━━━━━ SUPPLIED MATERIAL

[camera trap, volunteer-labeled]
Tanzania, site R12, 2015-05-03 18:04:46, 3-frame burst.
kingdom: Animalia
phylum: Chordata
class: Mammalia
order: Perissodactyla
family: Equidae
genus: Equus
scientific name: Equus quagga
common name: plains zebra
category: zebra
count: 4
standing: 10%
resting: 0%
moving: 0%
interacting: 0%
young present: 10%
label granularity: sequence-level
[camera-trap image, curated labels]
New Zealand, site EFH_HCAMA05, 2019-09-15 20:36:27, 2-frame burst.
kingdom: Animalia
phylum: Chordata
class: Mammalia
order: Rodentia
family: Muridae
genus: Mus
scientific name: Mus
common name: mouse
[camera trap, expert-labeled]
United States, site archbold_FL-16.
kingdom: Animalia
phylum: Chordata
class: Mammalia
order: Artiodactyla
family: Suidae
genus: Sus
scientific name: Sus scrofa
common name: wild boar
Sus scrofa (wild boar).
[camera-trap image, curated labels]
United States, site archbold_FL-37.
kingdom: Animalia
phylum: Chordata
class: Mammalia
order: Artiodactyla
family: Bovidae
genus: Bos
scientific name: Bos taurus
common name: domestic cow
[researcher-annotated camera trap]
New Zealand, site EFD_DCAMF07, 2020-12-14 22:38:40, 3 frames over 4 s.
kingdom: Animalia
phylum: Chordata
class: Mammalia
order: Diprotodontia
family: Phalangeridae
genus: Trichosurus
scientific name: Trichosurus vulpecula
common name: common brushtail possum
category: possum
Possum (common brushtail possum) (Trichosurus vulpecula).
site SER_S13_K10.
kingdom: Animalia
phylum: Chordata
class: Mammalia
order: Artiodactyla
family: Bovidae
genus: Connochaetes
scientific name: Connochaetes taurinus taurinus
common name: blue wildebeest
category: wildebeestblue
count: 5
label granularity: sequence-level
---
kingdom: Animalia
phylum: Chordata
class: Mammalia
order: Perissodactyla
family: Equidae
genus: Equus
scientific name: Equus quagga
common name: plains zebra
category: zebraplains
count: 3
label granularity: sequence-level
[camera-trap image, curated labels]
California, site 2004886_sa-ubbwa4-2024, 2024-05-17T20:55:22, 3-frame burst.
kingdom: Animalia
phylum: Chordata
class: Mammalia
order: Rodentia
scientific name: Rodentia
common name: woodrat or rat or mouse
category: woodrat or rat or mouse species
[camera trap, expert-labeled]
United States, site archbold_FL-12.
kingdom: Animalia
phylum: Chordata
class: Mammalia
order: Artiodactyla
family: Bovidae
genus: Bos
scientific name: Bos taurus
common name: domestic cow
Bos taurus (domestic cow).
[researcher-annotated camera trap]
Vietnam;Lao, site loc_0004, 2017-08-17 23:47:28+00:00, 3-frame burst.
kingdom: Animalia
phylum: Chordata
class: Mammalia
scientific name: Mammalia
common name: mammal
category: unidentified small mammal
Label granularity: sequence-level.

━━━━━━━━━━

Looking at the data above, count each line that holds the word "scientific" and report the count alone.

10